### Job
Copy out, word for word, the lines from the one containing "Is the yellow" through the end of the records, leaving out any pictures.

═══ Task inputs

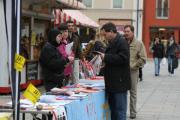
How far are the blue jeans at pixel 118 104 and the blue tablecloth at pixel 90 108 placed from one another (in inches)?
5.1

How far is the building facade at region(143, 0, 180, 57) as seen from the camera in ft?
168

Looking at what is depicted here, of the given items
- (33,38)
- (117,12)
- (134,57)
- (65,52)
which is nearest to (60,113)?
(65,52)

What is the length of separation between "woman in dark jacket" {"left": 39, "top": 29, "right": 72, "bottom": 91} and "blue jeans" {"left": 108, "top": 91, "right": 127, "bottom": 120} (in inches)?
35.1

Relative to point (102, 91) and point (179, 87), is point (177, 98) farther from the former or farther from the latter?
point (102, 91)

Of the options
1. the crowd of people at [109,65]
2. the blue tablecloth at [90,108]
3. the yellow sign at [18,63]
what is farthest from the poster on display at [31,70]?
the yellow sign at [18,63]

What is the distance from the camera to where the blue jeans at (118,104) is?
848 centimetres

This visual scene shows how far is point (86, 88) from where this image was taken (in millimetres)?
8469

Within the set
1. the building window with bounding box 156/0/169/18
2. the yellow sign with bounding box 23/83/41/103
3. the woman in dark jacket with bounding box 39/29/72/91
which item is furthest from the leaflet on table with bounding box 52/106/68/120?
the building window with bounding box 156/0/169/18

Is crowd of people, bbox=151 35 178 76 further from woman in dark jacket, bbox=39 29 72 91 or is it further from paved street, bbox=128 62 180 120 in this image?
woman in dark jacket, bbox=39 29 72 91

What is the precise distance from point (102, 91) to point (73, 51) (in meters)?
1.55

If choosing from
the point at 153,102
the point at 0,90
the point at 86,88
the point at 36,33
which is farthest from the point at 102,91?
the point at 36,33

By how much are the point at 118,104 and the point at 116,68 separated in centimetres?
58

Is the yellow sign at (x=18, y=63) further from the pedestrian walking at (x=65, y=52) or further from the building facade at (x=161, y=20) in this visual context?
the building facade at (x=161, y=20)

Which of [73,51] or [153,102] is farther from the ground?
[73,51]
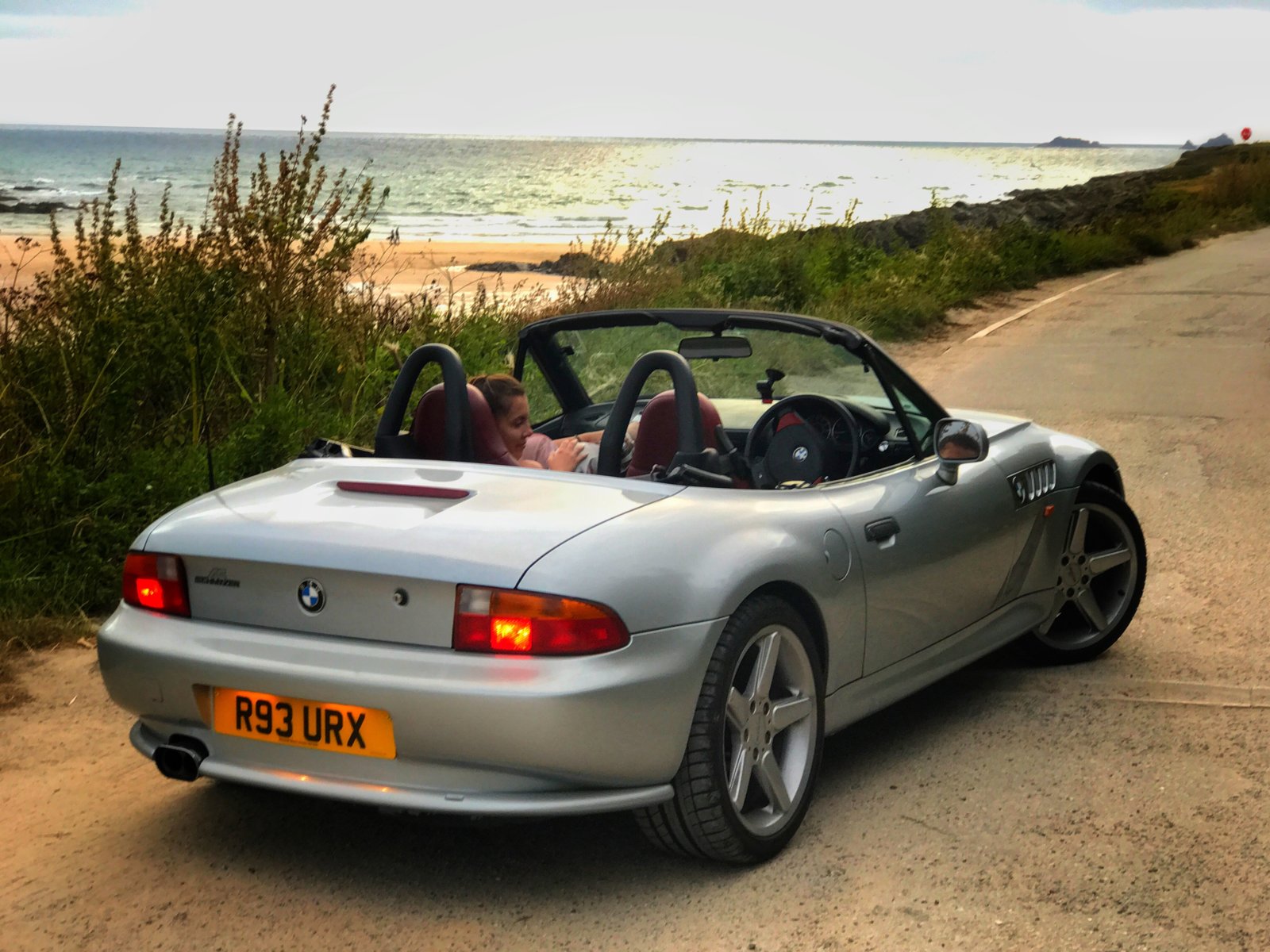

══════

### Problem solution
Is the yellow sign at (x=18, y=63) further from the pedestrian walking at (x=65, y=52) or further from the building facade at (x=161, y=20) in this visual context?
the building facade at (x=161, y=20)

Which of [73,51] or [153,102] is farther from the ground?
[73,51]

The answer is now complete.